═══ Input material

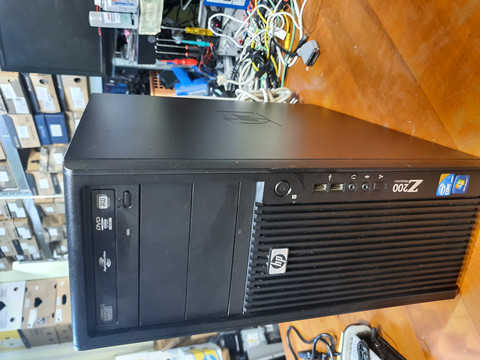 Pöytätietokone (HP Z200)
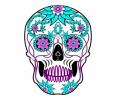 Day of the Dead Skulls tattoo voorbeeld Day of the Dead Skull 9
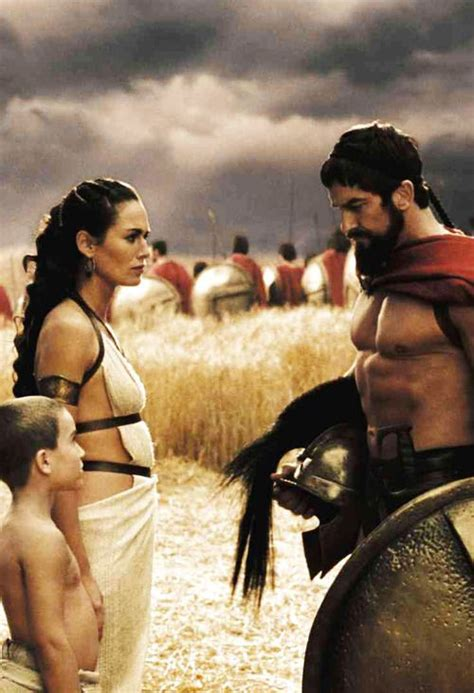film gladiator queen 17 best images about 300 on pinterest spartan women the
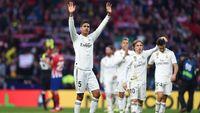 Tantangan Madrid Di Kandang Ajax: Menjaga Konsistensi Penampilan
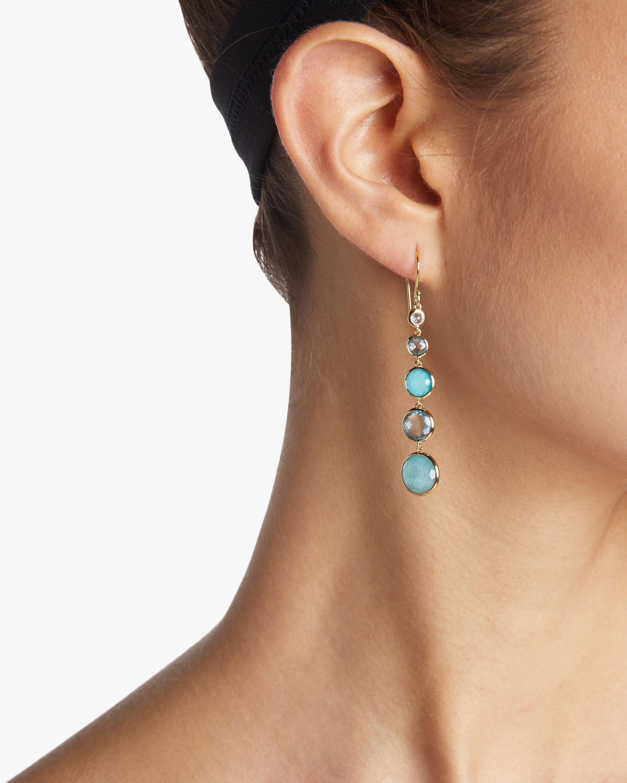 Lollipop Long Lollitini Earrings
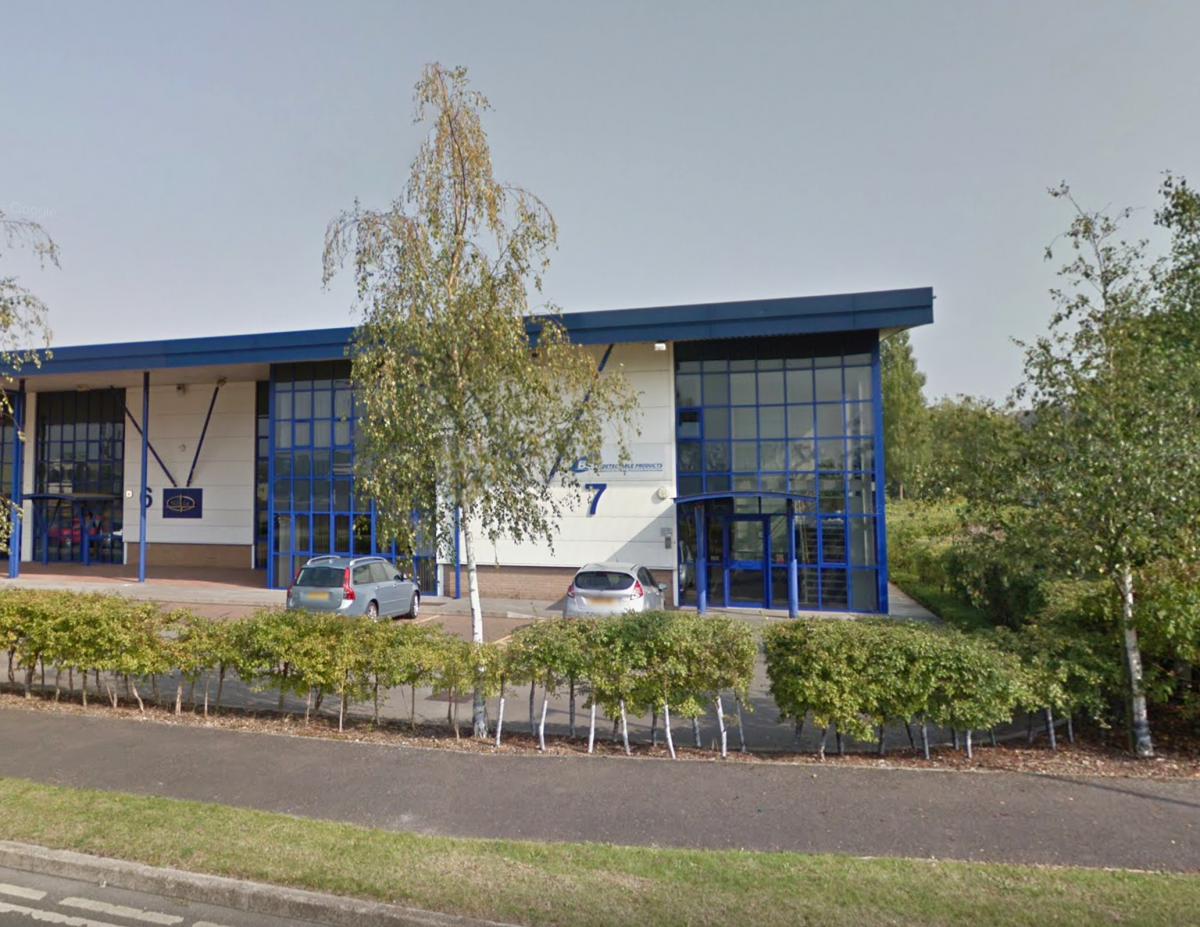 BST Move to new premises at Robin Hood Airport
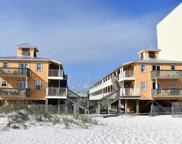 1159 W Beach Blvd Unit 107, Gulf Shores image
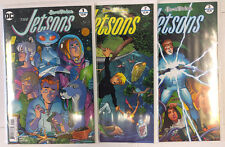 Jetsons #1, 2, & 3 Cover A SET - DC Comics - Hanna Barbera 1st Printings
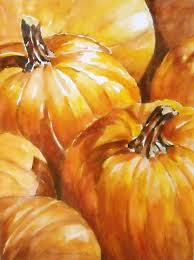 Pasadena Pumpkin Patch Nl by 591 Best Art Food Kitchens And Cooking In Pencil Pastel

══════

Problem to work on -
Although the records hold pictures, the copy must not; give again exactly the lines from the one with "Day of the Dead Skulls" through the one with "Lollipop Long Lollitini Earrings".

Task result -
 Day of the Dead Skulls tattoo voorbeeld Day of the Dead Skull 9
film gladiator queen 17 best images about 300 on pinterest spartan women the
 Tantangan Madrid Di Kandang Ajax: Menjaga Konsistensi Penampilan
 Lollipop Long Lollitini Earrings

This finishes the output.